15 de junio de 2020

EL DEGRADANTE DEGRADADO


En algún aciago momento, en un despacho, o ante el teclado de un programador informático surgió una idea fija que ha martirizado a toda una profesión. Una idea pérfida, irreal, y por tanto ajena a la construcción, a la luz y a la experiencia cotidiana: el degradante degradado.
Un efecto que hasta entonces pertenecía al dominio de la naturaleza, se coló en millones de pantallas retroiluminadas animando las presentaciones y los dibujos de otros tantos millones de  adolescentes. Sin embargo el degradado no es un efecto óptico de la realidad diaria, sino que es fruto del desgaste o de la óptica. El degradado, que no debe confundirse con el difuminado con el que los miopes disfrutan el mundo, o el que ofrece la bruma, es un efecto puramente marino o del horizonte. A pesar de que el mar y el cielo no son igual de azules.
El degradado resulta degradante para el dibujo y su significado, porque en manos inexpertas acaba haciendo de una superficie plana, un cilindro. Pero los efectos tornasolados mejor dejárselos a los fabricantes de coches y sus pinturas metalizadas, a las alas de las mariposas y a las manchas de petroleo accidentales y levemente mágicas de las gasolineras.
Solo al arte y a los viejos arquitectos de más de una cincuentena de años de profesión debería otorgárseles la licencia de uso del degradado que ofrecen los programas de dibujo. Jean Nouvel entre ellos. De hecho éste último ha hecho del esfuerzo de construir el degradado su religión particular. 

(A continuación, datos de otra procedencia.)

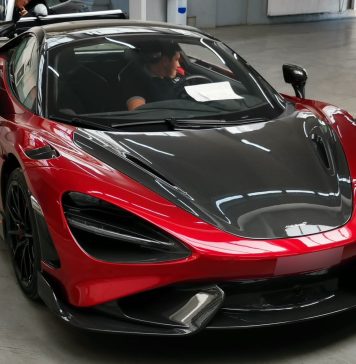 FOTO/ Un McLaren cu 755 de cai putere, fabricat în ediție limitată, la RAR Grivița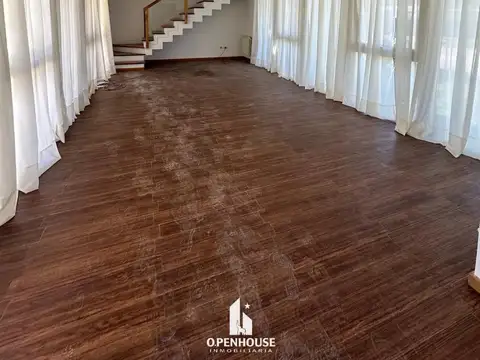 Casa en Alquiler de 4 dormitorios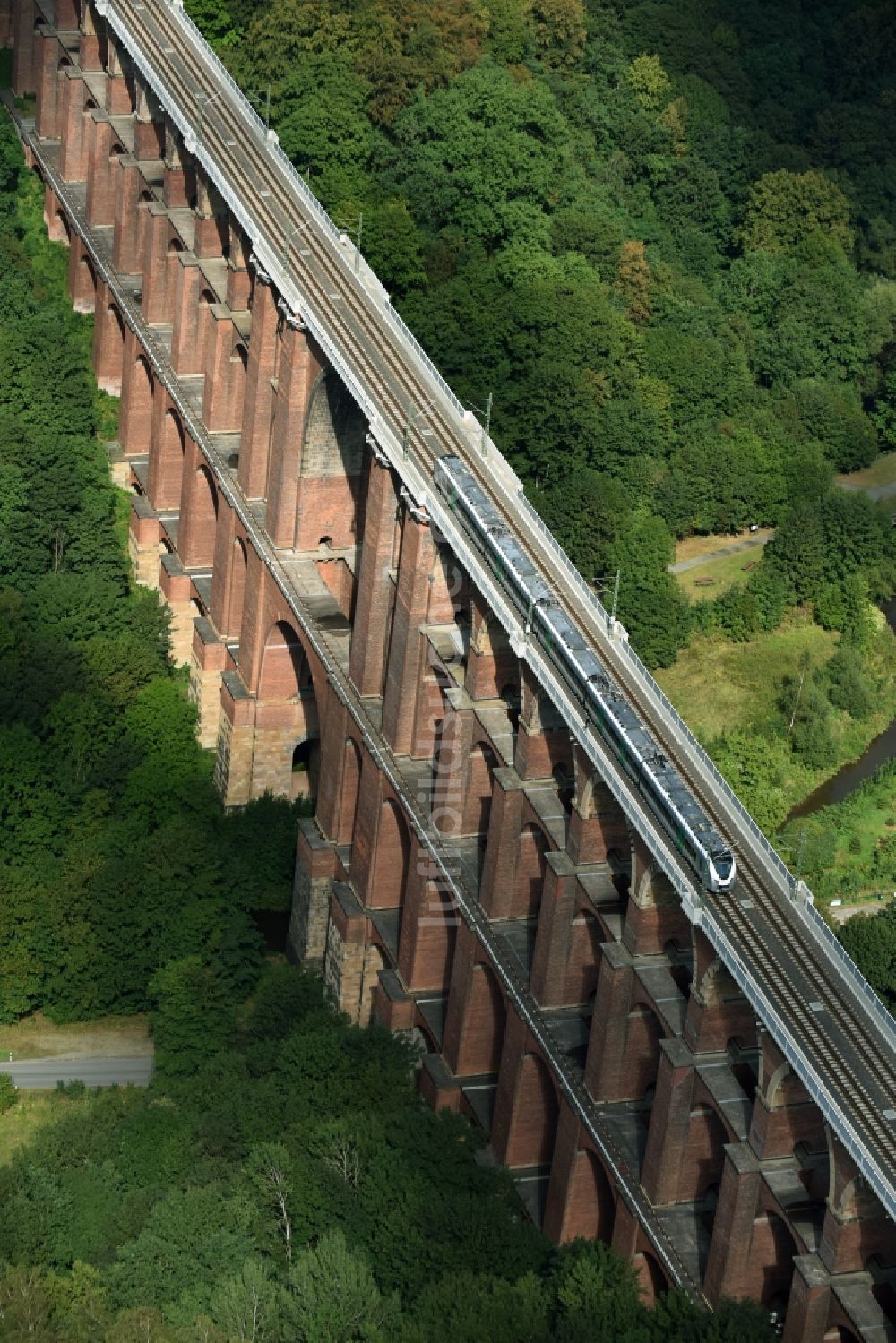 Luftaufnahme Netzschkau - Viadukt des Bahn- Brückenbauwerk in Netzschkau im Bundesland Sachsen, Deutschland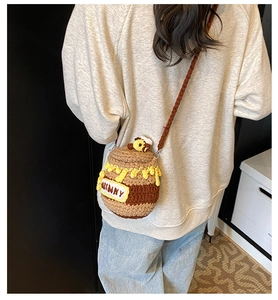 Détail d'un sac bandoulière fait main au crochet en forme de pot de miel sur modèle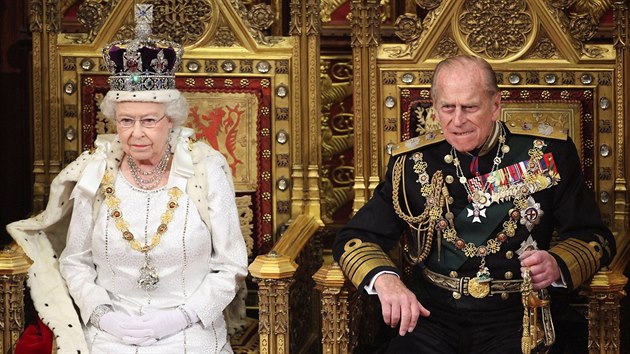 Britsk krlovna Albta II. a jej manel princ Philip v Parlamentu (Londn, 9. kvtna 2012)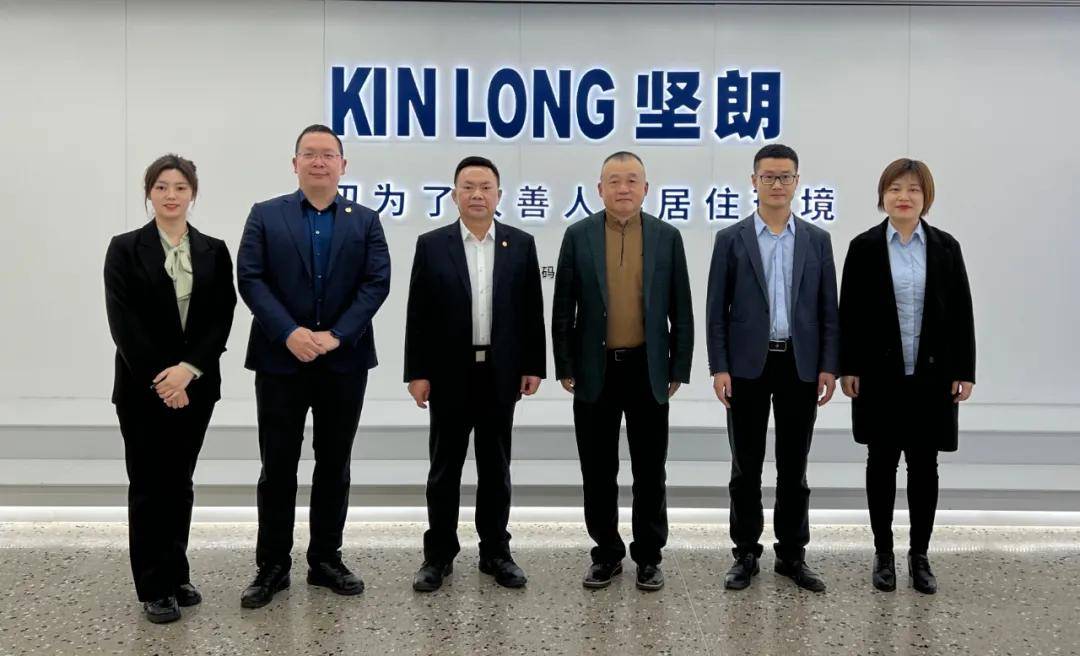 万搏登陆_万搏(中国)董事长走访广东建材上市企业，共促建筑装饰产业高质量发展 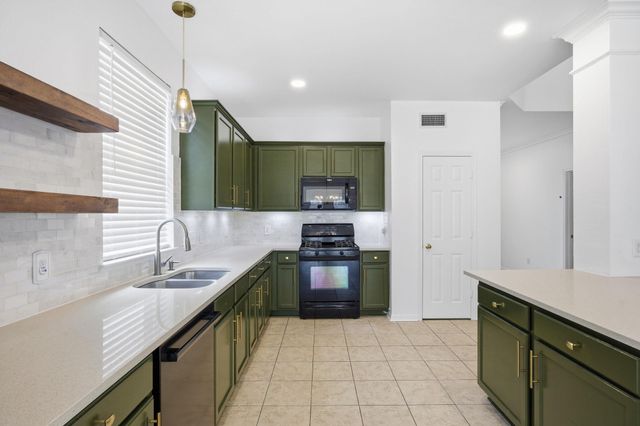 4301 Hoffman DR, Austin, TX 78749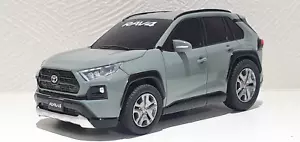 Meiji NEW TOYOTA RAV4 GREY pullback model SUV car Approx 5" - Picture 1 of 3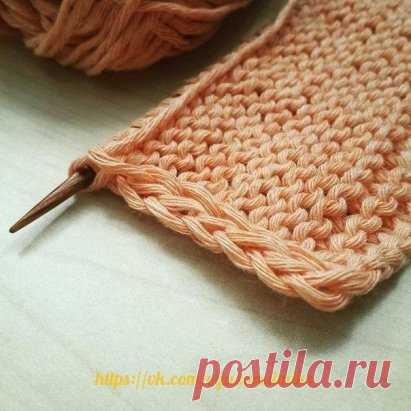 Как сделать край с красивой цепочкой
Набираем нужные для узора петли и плюс 4 для кромочных (обычно 2). 
- В лицевом ряду первую петлю снимаем, вторую вяжем лицевой, далее петли узора. Когда доходим до конца ряда, предпоследнюю петлю снимаем как лицевую (нить за работой), а последнюю вяжем изнаночной. 
- Переворачиваем работу и изнаночные ряды вяжем так: первую петлю снимаем, а вторую вяжем изнаночной (за счет того, что в лицевом ряду мы эту петлю сняли, она получается вытянутой и красиво ложит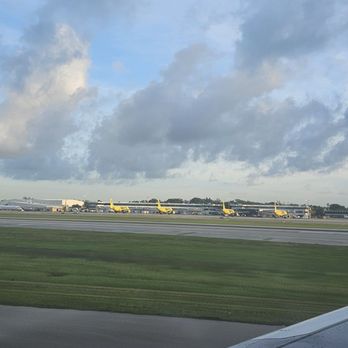 Spirit Airlines - Airlines Near Me - Norfolk, Virginia
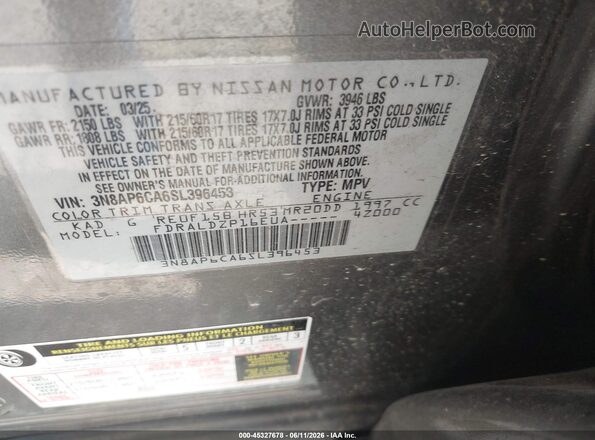 3N8AP6CA6SL396453 2025 NISSAN KICKS Gray Vista del compartimento del motor
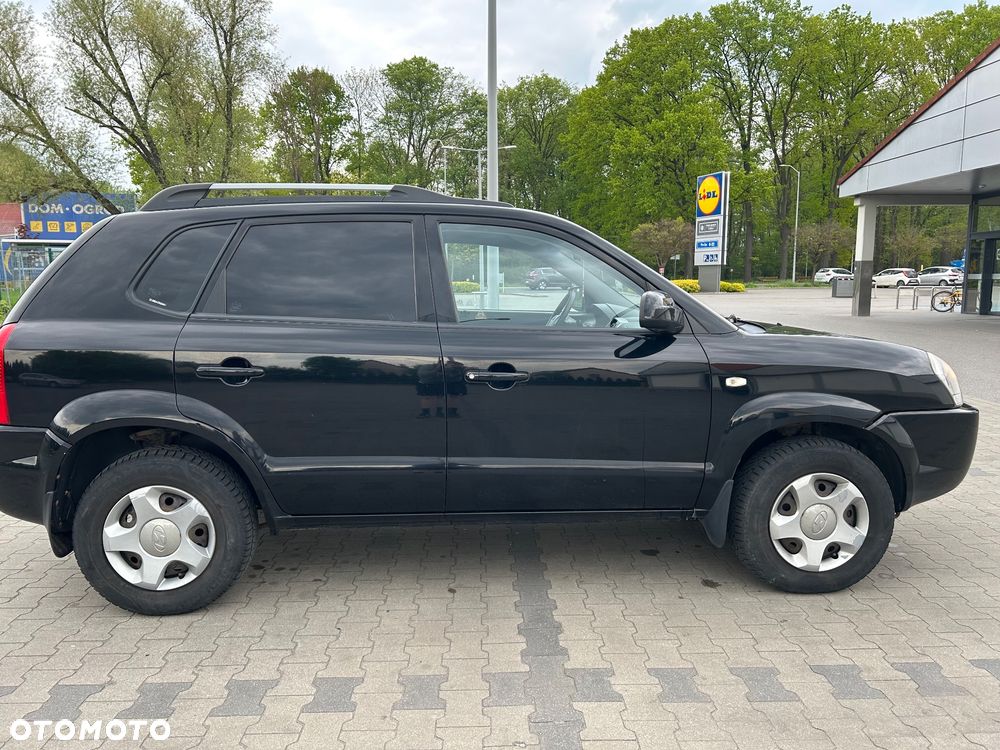 Hyundai Tucson 2.0 Comfort 2WD - 6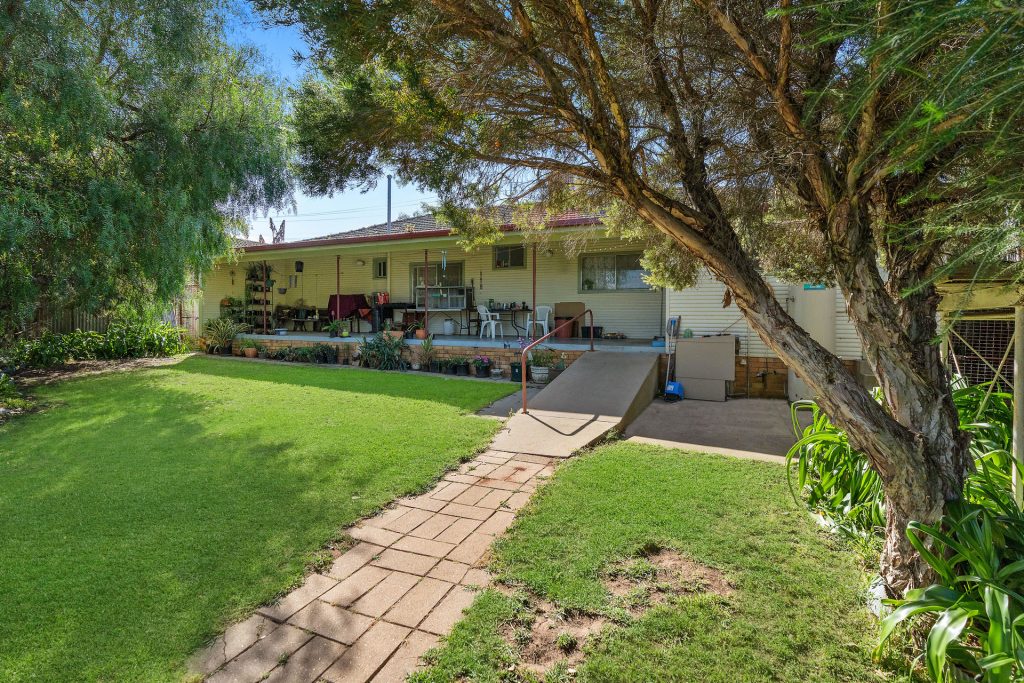 38 Dalgetty Street, Narrandera NSW 2700 - photo 11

Puede que la culpa de todo fuese de Mark Rothko que nos enseñó que dentro de casa se puede tener un hermoso y carísimo horizonte degradado y desde entonces su popularización se haya extendido como un virus de interiores por obra y gracia de Autocad, Archicad o el Paint de turno... O puede que lo degradante sea no saber utilizarlo con cierto arte.